◆ **Exercise instructions**: Retype every entry precisely and keep each line whole.

===== Data shown

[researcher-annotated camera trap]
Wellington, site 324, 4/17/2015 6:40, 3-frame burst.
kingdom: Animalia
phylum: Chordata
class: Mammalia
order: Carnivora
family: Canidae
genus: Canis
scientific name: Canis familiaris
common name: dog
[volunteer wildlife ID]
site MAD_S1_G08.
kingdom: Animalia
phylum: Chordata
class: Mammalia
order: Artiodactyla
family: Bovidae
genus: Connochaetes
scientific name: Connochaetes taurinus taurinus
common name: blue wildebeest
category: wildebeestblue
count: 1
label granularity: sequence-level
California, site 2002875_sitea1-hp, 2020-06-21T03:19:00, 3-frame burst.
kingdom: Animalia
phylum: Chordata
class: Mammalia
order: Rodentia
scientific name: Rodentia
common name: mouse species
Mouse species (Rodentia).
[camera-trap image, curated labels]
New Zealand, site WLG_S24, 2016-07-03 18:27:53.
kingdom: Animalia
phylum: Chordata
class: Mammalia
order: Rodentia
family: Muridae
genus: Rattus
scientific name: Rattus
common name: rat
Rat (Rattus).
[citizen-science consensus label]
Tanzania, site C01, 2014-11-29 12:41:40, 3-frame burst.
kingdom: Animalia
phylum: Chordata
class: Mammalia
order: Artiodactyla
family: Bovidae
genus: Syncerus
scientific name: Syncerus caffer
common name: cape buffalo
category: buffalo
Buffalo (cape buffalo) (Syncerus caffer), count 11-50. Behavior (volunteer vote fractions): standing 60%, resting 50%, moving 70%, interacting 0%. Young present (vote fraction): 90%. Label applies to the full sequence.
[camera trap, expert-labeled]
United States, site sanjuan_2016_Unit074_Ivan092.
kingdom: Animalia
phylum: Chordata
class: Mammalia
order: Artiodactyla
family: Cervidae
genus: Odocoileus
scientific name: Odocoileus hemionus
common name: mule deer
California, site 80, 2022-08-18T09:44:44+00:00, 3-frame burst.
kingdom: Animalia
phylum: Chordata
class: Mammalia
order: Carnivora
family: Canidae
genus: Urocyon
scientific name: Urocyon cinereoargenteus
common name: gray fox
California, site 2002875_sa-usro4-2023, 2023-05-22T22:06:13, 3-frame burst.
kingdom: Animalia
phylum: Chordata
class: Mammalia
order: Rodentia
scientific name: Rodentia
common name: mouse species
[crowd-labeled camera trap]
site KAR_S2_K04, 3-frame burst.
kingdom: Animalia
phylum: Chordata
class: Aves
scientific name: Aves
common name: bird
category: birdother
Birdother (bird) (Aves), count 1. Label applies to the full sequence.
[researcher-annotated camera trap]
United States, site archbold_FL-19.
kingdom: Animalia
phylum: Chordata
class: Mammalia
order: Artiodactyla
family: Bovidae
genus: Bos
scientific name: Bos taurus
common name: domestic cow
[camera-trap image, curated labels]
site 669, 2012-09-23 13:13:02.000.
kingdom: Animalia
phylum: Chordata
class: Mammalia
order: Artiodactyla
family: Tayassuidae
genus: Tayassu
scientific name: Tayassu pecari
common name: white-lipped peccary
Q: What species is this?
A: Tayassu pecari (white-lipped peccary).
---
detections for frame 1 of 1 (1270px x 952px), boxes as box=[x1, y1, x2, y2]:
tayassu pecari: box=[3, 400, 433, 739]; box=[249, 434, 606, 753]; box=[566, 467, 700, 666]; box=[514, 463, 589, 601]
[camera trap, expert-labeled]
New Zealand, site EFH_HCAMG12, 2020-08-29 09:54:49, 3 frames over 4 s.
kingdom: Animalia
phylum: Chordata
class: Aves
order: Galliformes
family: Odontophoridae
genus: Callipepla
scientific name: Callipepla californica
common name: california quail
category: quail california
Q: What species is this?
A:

==========

◆ **Finished exercise**:
[researcher-annotated camera trap]
Wellington, site 324, 4/17/2015 6:40, 3-frame burst.
kingdom: Animalia
phylum: Chordata
class: Mammalia
order: Carnivora
family: Canidae
genus: Canis
scientific name: Canis familiaris
common name: dog
[volunteer wildlife ID]
site MAD_S1_G08.
kingdom: Animalia
phylum: Chordata
class: Mammalia
order: Artiodactyla
family: Bovidae
genus: Connochaetes
scientific name: Connochaetes taurinus taurinus
common name: blue wildebeest
category: wildebeestblue
count: 1
label granularity: sequence-level
California, site 2002875_sitea1-hp, 2020-06-21T03:19:00, 3-frame burst.
kingdom: Animalia
phylum: Chordata
class: Mammalia
order: Rodentia
scientific name: Rodentia
common name: mouse species
Mouse species (Rodentia).
[camera-trap image, curated labels]
New Zealand, site WLG_S24, 2016-07-03 18:27:53.
kingdom: Animalia
phylum: Chordata
class: Mammalia
order: Rodentia
family: Muridae
genus: Rattus
scientific name: Rattus
common name: rat
Rat (Rattus).
[citizen-science consensus label]
Tanzania, site C01, 2014-11-29 12:41:40, 3-frame burst.
kingdom: Animalia
phylum: Chordata
class: Mammalia
order: Artiodactyla
family: Bovidae
genus: Syncerus
scientific name: Syncerus caffer
common name: cape buffalo
category: buffalo
Buffalo (cape buffalo) (Syncerus caffer), count 11-50. Behavior (volunteer vote fractions): standing 60%, resting 50%, moving 70%, interacting 0%. Young present (vote fraction): 90%. Label applies to the full sequence.
[camera trap, expert-labeled]
United States, site sanjuan_2016_Unit074_Ivan092.
kingdom: Animalia
phylum: Chordata
class: Mammalia
order: Artiodactyla
family: Cervidae
genus: Odocoileus
scientific name: Odocoileus hemionus
common name: mule deer
California, site 80, 2022-08-18T09:44:44+00:00, 3-frame burst.
kingdom: Animalia
phylum: Chordata
class: Mammalia
order: Carnivora
family: Canidae
genus: Urocyon
scientific name: Urocyon cinereoargenteus
common name: gray fox
California, site 2002875_sa-usro4-2023, 2023-05-22T22:06:13, 3-frame burst.
kingdom: Animalia
phylum: Chordata
class: Mammalia
order: Rodentia
scientific name: Rodentia
common name: mouse species
[crowd-labeled camera trap]
site KAR_S2_K04, 3-frame burst.
kingdom: Animalia
phylum: Chordata
class: Aves
scientific name: Aves
common name: bird
category: birdother
Birdother (bird) (Aves), count 1. Label applies to the full sequence.
[researcher-annotated camera trap]
United States, site archbold_FL-19.
kingdom: Animalia
phylum: Chordata
class: Mammalia
order: Artiodactyla
family: Bovidae
genus: Bos
scientific name: Bos taurus
common name: domestic cow
[camera-trap image, curated labels]
site 669, 2012-09-23 13:13:02.000.
kingdom: Animalia
phylum: Chordata
class: Mammalia
order: Artiodactyla
family: Tayassuidae
genus: Tayassu
scientific name: Tayassu pecari
common name: white-lipped peccary
Q: What species is this?
A: Tayassu pecari (white-lipped peccary).
---
detections for frame 1 of 1 (1270px x 952px), boxes as box=[x1, y1, x2, y2]:
tayassu pecari: box=[3, 400, 433, 739]; box=[249, 434, 606, 753]; box=[566, 467, 700, 666]; box=[514, 463, 589, 601]
[camera trap, expert-labeled]
New Zealand, site EFH_HCAMG12, 2020-08-29 09:54:49, 3 frames over 4 s.
kingdom: Animalia
phylum: Chordata
class: Aves
order: Galliformes
family: Odontophoridae
genus: Callipepla
scientific name: Callipepla californica
common name: california quail
category: quail california
Q: What species is this?
A:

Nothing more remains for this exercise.